NEW YORK — The discovery of 20 previously unknown moons around Saturn has helped the ring planet surpass all others in our solar system, according to the International Astronomical Union’s Minor Planet Center. It now has 82 known moons; Jupiter has 79.
The moons are all similar in size, spanning about three miles across. But 17 of the 20 have a retrograde orbit of Saturn, meaning they essentially orbit backwards from the planet and other moons.
Carnegie Institute of Science astronomer Scott Sheppard and his team used the Subaru telescope in Hawaii to find the moons. Last year, Sheppard and his team located 12 new moons around Jupiter, including one with a retrograde orbit.
“Using some of the largest telescopes in the world, we are now completing the inventory of small moons around the giant planets,” Sheppard said. “They play a crucial role in helping us determine how our Solar System’s planets formed and evolved.”
Two of the moons with a pro-grade orbit, or one moving in the same direction as the planet, complete a single orbit of Saturn every two years. They’re closer to the planet than some of the other newly discovered moons. Other prograde and distant retrograde moons complete a single orbit every three years.

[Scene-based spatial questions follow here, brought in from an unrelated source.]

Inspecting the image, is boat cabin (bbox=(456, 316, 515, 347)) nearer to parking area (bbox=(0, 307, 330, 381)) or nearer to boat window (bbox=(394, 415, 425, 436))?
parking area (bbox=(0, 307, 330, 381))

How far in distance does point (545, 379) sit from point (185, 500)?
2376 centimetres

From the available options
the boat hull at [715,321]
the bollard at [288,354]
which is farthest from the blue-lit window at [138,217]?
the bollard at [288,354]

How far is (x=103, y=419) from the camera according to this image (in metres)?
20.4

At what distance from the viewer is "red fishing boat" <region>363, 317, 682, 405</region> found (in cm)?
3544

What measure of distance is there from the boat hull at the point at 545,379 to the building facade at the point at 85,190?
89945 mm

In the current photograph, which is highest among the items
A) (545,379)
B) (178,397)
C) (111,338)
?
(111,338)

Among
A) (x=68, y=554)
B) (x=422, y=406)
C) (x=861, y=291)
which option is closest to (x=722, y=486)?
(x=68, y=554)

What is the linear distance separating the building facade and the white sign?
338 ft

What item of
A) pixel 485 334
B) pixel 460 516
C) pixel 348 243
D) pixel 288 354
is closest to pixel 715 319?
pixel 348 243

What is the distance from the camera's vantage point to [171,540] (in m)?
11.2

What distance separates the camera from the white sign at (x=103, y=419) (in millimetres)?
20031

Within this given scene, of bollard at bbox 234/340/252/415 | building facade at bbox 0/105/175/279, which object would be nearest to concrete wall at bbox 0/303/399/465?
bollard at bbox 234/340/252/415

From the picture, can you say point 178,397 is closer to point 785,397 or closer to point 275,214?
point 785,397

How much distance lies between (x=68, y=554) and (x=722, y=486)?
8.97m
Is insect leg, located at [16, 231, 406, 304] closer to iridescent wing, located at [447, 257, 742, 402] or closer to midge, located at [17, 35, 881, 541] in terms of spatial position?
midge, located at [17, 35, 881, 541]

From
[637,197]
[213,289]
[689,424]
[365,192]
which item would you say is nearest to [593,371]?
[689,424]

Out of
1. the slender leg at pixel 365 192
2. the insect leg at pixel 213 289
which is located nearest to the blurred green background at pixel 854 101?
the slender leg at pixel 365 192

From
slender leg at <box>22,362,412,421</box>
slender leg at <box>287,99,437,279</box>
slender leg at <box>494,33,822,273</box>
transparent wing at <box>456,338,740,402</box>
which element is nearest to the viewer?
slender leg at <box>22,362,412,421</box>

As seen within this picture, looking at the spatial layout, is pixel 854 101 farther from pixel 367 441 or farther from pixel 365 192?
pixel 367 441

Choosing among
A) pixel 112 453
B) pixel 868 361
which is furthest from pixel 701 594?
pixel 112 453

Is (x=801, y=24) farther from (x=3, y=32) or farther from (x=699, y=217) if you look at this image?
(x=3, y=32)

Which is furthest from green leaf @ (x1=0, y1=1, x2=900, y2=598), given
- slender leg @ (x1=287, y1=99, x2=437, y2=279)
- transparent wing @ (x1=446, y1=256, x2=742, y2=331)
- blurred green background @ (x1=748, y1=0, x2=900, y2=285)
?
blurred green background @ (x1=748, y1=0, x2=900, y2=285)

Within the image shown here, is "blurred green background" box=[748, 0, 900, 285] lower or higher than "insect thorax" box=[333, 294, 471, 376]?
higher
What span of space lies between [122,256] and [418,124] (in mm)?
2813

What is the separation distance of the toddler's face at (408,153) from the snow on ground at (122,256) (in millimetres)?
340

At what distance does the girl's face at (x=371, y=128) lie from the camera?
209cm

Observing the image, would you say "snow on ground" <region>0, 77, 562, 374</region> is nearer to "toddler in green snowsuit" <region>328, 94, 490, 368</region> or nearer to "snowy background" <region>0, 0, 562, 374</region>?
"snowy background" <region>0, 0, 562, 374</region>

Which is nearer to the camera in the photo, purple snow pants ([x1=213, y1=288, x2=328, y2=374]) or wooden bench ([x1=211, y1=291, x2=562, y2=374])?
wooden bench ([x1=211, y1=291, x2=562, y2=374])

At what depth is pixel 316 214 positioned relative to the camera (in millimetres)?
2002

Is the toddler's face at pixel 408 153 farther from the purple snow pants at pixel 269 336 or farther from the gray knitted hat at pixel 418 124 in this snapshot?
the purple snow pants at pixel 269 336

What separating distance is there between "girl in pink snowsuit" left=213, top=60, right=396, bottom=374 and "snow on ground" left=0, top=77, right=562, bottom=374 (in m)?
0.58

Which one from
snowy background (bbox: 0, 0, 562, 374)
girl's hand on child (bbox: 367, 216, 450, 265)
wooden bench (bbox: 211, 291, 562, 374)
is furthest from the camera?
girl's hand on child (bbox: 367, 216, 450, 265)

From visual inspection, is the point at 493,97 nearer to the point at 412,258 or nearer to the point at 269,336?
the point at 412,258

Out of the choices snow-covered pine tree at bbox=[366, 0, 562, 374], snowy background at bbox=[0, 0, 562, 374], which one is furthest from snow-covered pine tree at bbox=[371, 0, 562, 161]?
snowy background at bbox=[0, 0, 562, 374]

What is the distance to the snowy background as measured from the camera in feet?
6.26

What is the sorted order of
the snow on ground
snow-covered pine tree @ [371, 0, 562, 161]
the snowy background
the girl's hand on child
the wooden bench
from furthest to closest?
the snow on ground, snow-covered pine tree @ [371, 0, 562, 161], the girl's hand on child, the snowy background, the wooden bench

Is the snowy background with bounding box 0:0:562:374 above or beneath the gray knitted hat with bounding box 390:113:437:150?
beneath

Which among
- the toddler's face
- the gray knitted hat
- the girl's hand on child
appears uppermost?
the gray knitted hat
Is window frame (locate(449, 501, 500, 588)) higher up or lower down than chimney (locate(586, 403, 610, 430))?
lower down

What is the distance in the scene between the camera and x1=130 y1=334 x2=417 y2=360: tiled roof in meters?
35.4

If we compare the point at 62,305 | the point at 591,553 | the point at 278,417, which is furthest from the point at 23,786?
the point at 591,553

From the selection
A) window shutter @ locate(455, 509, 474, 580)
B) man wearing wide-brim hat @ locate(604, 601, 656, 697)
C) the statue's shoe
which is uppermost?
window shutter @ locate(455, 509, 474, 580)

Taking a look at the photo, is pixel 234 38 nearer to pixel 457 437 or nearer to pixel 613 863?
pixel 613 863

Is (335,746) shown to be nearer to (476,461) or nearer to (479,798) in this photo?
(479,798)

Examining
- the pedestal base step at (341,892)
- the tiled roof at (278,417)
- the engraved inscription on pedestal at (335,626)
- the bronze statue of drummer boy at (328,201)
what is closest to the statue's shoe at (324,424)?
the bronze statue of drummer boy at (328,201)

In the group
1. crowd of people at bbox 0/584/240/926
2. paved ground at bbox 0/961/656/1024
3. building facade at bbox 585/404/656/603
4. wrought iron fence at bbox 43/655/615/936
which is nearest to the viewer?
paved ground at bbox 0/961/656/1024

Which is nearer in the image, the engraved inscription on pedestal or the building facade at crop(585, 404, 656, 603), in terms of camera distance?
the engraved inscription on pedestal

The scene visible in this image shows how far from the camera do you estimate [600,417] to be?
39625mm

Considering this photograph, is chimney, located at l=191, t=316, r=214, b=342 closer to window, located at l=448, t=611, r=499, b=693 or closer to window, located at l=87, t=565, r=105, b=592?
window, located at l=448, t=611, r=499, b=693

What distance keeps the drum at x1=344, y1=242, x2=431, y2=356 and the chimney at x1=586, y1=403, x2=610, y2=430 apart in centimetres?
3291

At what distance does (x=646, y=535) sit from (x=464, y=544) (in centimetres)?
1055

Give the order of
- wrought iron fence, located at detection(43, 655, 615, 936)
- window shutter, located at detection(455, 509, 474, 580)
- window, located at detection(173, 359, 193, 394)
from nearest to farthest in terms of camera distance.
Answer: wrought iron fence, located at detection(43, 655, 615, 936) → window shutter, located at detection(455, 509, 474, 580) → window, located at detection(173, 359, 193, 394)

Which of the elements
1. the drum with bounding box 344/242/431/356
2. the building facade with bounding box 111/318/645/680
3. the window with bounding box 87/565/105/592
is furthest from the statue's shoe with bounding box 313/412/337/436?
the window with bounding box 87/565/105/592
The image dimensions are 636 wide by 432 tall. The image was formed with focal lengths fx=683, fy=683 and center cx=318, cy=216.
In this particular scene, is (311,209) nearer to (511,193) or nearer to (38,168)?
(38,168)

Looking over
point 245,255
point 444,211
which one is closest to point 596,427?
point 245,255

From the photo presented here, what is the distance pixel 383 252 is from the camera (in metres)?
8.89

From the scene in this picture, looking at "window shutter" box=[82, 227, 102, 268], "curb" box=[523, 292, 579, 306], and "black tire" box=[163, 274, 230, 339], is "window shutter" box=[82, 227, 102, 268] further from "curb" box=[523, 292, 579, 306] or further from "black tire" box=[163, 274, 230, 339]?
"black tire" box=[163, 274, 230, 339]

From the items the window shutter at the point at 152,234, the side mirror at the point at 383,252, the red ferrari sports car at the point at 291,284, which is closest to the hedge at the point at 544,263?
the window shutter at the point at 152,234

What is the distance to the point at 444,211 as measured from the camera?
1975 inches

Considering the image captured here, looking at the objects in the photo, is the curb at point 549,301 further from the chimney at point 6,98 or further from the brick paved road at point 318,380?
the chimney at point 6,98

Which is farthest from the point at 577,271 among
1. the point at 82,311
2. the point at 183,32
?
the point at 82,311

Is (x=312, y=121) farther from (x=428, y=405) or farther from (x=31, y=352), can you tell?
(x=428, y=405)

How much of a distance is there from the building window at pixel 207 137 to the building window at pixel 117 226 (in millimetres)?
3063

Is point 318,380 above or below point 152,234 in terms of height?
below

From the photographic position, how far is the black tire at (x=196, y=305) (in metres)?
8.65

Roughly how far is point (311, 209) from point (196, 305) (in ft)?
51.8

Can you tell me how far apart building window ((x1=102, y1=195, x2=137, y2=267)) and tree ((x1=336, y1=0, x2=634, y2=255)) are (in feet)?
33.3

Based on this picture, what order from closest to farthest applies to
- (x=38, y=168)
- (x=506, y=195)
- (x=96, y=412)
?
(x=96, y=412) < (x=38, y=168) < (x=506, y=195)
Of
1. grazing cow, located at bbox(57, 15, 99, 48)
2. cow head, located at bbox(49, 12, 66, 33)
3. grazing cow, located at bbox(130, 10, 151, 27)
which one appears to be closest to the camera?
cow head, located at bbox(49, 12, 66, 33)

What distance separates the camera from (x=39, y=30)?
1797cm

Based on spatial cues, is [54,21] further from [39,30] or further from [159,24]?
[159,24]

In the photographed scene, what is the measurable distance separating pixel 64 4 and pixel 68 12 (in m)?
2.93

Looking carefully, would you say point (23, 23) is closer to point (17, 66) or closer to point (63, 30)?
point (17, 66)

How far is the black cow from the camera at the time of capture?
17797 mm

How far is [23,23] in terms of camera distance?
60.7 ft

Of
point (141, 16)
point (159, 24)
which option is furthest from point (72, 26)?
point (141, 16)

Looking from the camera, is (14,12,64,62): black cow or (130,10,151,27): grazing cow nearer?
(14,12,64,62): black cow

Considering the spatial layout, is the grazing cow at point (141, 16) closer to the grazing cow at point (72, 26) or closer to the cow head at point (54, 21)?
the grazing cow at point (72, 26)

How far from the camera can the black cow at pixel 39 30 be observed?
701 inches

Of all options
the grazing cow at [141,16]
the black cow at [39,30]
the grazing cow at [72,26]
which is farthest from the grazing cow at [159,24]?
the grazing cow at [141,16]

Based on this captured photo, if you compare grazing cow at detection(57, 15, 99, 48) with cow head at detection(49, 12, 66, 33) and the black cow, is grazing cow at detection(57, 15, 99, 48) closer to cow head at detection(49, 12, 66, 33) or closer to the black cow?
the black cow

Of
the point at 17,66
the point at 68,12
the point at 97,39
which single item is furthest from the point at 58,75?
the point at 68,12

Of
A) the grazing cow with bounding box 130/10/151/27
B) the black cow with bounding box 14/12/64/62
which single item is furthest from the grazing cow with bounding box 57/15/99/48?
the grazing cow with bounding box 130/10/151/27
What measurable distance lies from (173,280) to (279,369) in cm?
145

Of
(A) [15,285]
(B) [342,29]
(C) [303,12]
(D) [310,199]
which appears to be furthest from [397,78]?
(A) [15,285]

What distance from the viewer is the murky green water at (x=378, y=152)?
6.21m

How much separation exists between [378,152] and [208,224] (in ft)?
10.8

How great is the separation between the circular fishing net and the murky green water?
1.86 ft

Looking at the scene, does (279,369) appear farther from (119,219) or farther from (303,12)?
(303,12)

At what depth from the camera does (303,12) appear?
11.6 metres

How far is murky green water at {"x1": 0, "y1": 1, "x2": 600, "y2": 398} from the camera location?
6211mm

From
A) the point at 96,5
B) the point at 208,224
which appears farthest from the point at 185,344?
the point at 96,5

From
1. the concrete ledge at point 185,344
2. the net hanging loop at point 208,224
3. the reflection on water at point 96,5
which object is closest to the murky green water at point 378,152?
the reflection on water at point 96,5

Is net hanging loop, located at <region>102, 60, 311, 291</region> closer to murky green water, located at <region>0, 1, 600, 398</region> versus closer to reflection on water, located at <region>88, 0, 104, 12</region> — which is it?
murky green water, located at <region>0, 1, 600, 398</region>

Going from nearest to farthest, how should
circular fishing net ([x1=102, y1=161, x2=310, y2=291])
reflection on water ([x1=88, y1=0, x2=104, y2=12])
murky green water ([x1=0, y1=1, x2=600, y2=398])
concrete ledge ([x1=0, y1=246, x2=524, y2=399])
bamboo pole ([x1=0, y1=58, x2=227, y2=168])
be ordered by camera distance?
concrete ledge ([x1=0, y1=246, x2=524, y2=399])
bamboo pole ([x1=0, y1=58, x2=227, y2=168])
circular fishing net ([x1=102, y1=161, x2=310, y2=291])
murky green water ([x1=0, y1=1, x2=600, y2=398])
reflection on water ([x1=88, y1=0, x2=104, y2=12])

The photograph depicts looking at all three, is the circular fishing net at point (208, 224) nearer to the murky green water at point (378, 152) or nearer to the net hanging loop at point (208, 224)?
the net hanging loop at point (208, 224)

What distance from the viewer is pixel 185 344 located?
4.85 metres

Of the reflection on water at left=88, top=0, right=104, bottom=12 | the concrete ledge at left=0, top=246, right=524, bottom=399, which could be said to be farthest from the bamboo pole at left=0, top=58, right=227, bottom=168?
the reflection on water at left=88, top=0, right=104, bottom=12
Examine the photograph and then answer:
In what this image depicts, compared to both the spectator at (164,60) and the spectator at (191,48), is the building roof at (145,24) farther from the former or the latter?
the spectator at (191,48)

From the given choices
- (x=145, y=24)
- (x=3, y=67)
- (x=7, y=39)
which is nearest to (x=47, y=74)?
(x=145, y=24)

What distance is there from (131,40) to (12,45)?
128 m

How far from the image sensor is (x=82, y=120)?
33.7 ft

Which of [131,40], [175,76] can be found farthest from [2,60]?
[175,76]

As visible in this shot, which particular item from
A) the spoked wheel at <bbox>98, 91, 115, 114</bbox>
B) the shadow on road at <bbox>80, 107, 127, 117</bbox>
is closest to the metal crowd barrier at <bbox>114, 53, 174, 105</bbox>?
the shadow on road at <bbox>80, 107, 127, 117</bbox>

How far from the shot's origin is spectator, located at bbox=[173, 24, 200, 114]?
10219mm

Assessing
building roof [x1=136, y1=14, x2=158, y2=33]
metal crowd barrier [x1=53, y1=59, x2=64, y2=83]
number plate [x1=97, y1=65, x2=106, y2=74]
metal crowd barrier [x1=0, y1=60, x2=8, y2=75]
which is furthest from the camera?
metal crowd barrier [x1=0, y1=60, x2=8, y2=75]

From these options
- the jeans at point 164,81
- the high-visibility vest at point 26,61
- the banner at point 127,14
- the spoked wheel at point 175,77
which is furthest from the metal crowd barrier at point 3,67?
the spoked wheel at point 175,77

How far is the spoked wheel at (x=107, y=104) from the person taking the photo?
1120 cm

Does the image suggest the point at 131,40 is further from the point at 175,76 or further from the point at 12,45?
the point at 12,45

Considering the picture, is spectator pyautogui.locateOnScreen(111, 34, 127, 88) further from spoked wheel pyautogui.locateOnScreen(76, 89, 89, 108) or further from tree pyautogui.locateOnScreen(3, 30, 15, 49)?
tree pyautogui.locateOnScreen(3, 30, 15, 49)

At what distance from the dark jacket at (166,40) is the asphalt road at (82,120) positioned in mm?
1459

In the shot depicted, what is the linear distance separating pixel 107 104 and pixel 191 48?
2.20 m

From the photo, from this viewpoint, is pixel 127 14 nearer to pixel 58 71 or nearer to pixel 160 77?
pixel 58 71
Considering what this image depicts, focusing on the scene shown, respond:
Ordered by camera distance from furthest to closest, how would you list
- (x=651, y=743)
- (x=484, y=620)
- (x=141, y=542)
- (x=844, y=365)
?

“Studying the orbits of these moons can reveal their origins, as well as information about the conditions surrounding Saturn at the time of its formation,” Sheppard said.
These outer moons fall into three categories, based on the angle of their orbit. The outermost group, which includes two of the pro-grade moons, has an orbit angled at 46 degrees and are named after Inuit mythology. The researchers believe all of these moons may have once been part of a larger moon that broke apart.
The retrograde moons were also likely part of a larger body, and their name are derived from Norse mythology.
Gas, dust and collisions in outer space
One of the prograde moons has an angle of 36 degrees, similar to the other prograde moons close to Saturn named for Gallic mythology. But the newly discovered moon is farther out than the others. It may be part of the inner moon family or its orbit was affected, pushing it further out.
“This kind of grouping of outer moons is also seen around Jupiter, indicating violent collisions occurred between moons in the Saturnian system or with outside objects such as passing asteroids or comets,” Sheppard said.
Studying the orbits of these moons helps researchers reconstruct Saturn’s past. For example, if a large moon broke apart to create the smaller moon clusters and interacted with gas and dust, they could have been drawn towards Saturn.
“In the Solar System’s youth, the Sun was surrounded by a rotating disk of gas and dust from which the planets were born. It is believed that a similar gas-and-dust disk surrounded Saturn during its formation,” Sheppard said. “The fact that these newly discovered moons were able to continue orbiting Saturn after their parent moons broke apart indicates that these collisions occurred after the planet formation process was mostly complete and the disks were no longer a factor.”
Wanna name one of Saturn’s moons?
Scientists were able to locate the new moons thanks to more robust computing power and better algorithms for tracking faint distant objects, Sheppard said.
What’s more, you — yes, you — can help name the new moons. The contest opens Monday and will close on December 6.
“I was so thrilled with the amount of public engagement over the Jupiter moon-naming contest that we’ve decided to do another one to name these newly discovered Saturnian moons,” Sheppard said. “This time, the moons must be named after giants from Norse, Gallic or Inuit mythology.”